Elsevier

Speech Communication

Volume 108, April 2019, Pages 53-64
Speech Communication

Why listening in background noise is harder in a non-native language than in a native language: A review

https://doi.org/10.1016/j.specom.2019.03.001Get rights and content

Highlights

  • Non-native spoken-word recognition is harder than native spoken-word recognition.

  • The effect of background noise is similar in native and non-native listening.

  • Native and non-native listening have the same underlying cognitive architecture.

  • Background noise has an effect on all cognitive speech recognition processes.

  • Language exposure determines for a large part spoken-word recognition performance.

Abstract

There is ample evidence that recognising words in a non-native language is more difficult than in a native language, even for those with a high proficiency in the non-native language involved, and particularly in the presence of background noise. Why is this the case? To answer this question, this paper provides a systematic review of the literature on non-native spoken-word recognition in the presence of background noise, and posits an updated theory on the effect of background noise on native and non-native spoken-word recognition. The picture that arises is that although spoken-word recognition in the presence of background noise is harder in a non-native language than in one's native language, this difference is not due to a differential effect of background noise on native and non-native listening. Rather, it can be explained by differences in language exposure, which influences the uptake and use of phonetic and contextual information in the speech signal for spoken-word recognition.

Introduction

Successful speech recognition is a key factor for social integration and communication. At the same time, it is thought that people who speak more than one language outnumber monolingual speakers.
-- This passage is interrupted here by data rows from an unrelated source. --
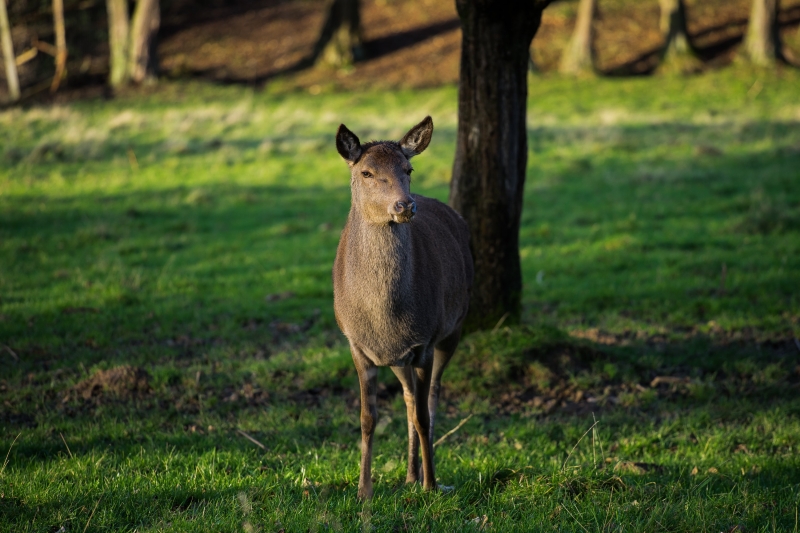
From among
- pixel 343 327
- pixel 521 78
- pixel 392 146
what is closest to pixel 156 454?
pixel 343 327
Most people who learned another language some years after having first acquired their first language (referred to as non-native listeners), even those with a high proficiency in the non-native language involved, will have noticed that communication, and especially understanding the specific words that have been spoken, is more difficult in a non-native than in the native language, particularly in the presence of background noise (see for experimental evidence, e.g., Borghini and Hazan, 2018, Bradlow and Alexander, 2007, Mayo et al., 1997, Meador et al., 2000, Scharenborg et al., 2018a; note, also early or simultaneous bilinguals, i.e., people who learned two or more languages (nearly) simultaneously from an early age, have been found to suffer more from the presence of background noise than monolingual listeners; e.g., Mayo et al., 1997). The main reason for this problem seems obvious: Imperfect knowledge of the language and the presence of background noise (together referred to as adverse listening conditions) interact strongly to our disadvantage (e.g., Bradlow and Pisoni, 1999, García Lecumberri et al., 2010, Mayo et al., 1997).
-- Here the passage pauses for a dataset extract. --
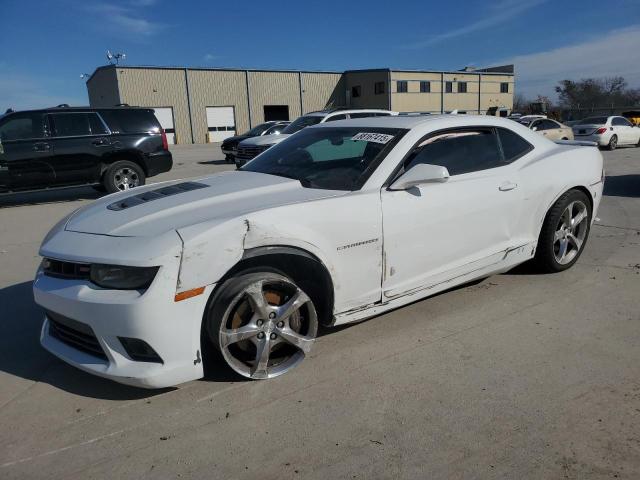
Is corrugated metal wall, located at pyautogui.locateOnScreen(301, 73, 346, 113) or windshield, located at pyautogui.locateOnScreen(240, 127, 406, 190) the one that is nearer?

Research on non-native listening in noise has, so far, mostly focussed on phoneme perception, showing that phoneme perception in noise is worse for non-native listeners than for native listeners (e.g., Broersma and Scharenborg, 2010, Cooke et al., 2010; see for a review, Garcia Lecumberri et al., 2006), an effect that is now fairly well understood (see Section 1.2). In recent years, an increasing number of studies have been published focussing on the effect of the presence of background noise on word recognition. The results of these studies again show a native advantage. The obvious question is, why is word recognition in the presence of background noise harder in a non-native language than in one's native language? Since different studies used different research methodologies, with different stimuli, tasks, noise levels, and types of noise, and tested different groups of participants with various language backgrounds and proficiency levels, and a systematic comparison of these studies is lacking, this question is not easily answered.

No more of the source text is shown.